One would hope that large companies that have an interest in AI and a
lot of money to invest (Google, IBM, Microsoft, Facebook, etc) would
be more rational. It is easy to place the blame elsewhere, but not
productive. When I look at the OpenCog roadmap:

http://opencog.org/roadmap/

I see predictions like:

"Creation of an OpenCog-based artificial scientist, operating a small
molecular biology laboratory on its own, designing its own experiments
and operating the equipment and analyzing the results and describing
them in English."

"Creation of an OpenCog-based service robot, which carries out basic
household tasks in a manner driven by English-language communication,
and knowledge sharing with the network of other robots."

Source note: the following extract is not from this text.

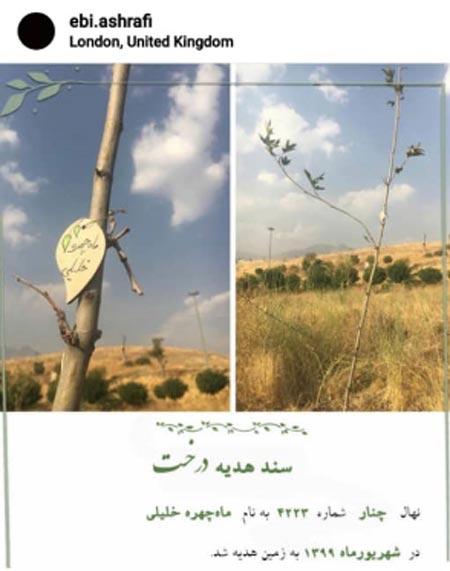پست جگرسوز ابی اشرفی در چهلمین روز درگذشت ماهچهره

supposedly in 4 to 5 years. In 6 to 8 years we will have full-on human
level AGI. In 8 to 10 years we will have advanced self improvement.
Naturally I am skeptical, so I research the last 16 years going back
to the beginning of Webmind:

http://opencog.org/research/

paying close attention to papers that have a "results" section. This
leads me to the virtual puppy demo and accompanying papers from around
2010.

http://novamente.net/example/

The papers make no mention of MOSES or DeSTIN, as these have not yet
been integrated. But another paper in 2010 proposes to do that as part
of imbuing a Nao robot with child level AGI in 3 years. Since next
week will be 3 years, I guess it would be a legitimate question at
this point to ask how that project is progressing?

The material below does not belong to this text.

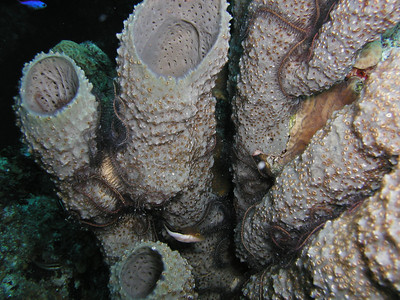 Tube Sponge crawling with Brittle Stars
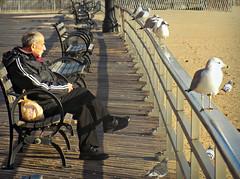 Standing Guard (Robert S. Photography) Tags: boardwalk scene birds gulls metal railing man bench winter blues thinking pigeons brooklyn brightonbeach coneyisland nyc sand beach nikon color l340 iso80 december 2016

But I am intrigued at least by the possibility of natural language
understanding. A more careful inspection shows that one of the papers,

http://goertzel.org/ICAI_CogSyn_paper.pdf

mentions that RelEx was used to extract semantic information and make
inferences from biomedical research abstracts. I go to the reference:

http://acl.ldc.upenn.edu/W/W06/W06-3317.pdf

but I am disappointed to find that all of the work is done with
hand-coded rules and that the results are anecdotal. So really, the
puppy demo isn't doing anything more sophisticated than SHRDLU did
around 1968-1970, except that the graphics are better.

I am not writing this to be critical or because I am trolling. I
really do want to see AGI, and I think that it is going to happen,
given the enormous incentives to automate human labor. We all know
that vision, language, and robotics will require massive computing
power, and this will be expensive. Making grandiose predictions is not
the best way to get funding. But even worse is going for years or
decades without being able to show progress. I don't mean to imply
that there hasn't been progress, but without measurable test results,
we don't even know for ourselves if there really is any or if we are
just fooling ourselves.


--
-- Matt Mahoney, [email protected]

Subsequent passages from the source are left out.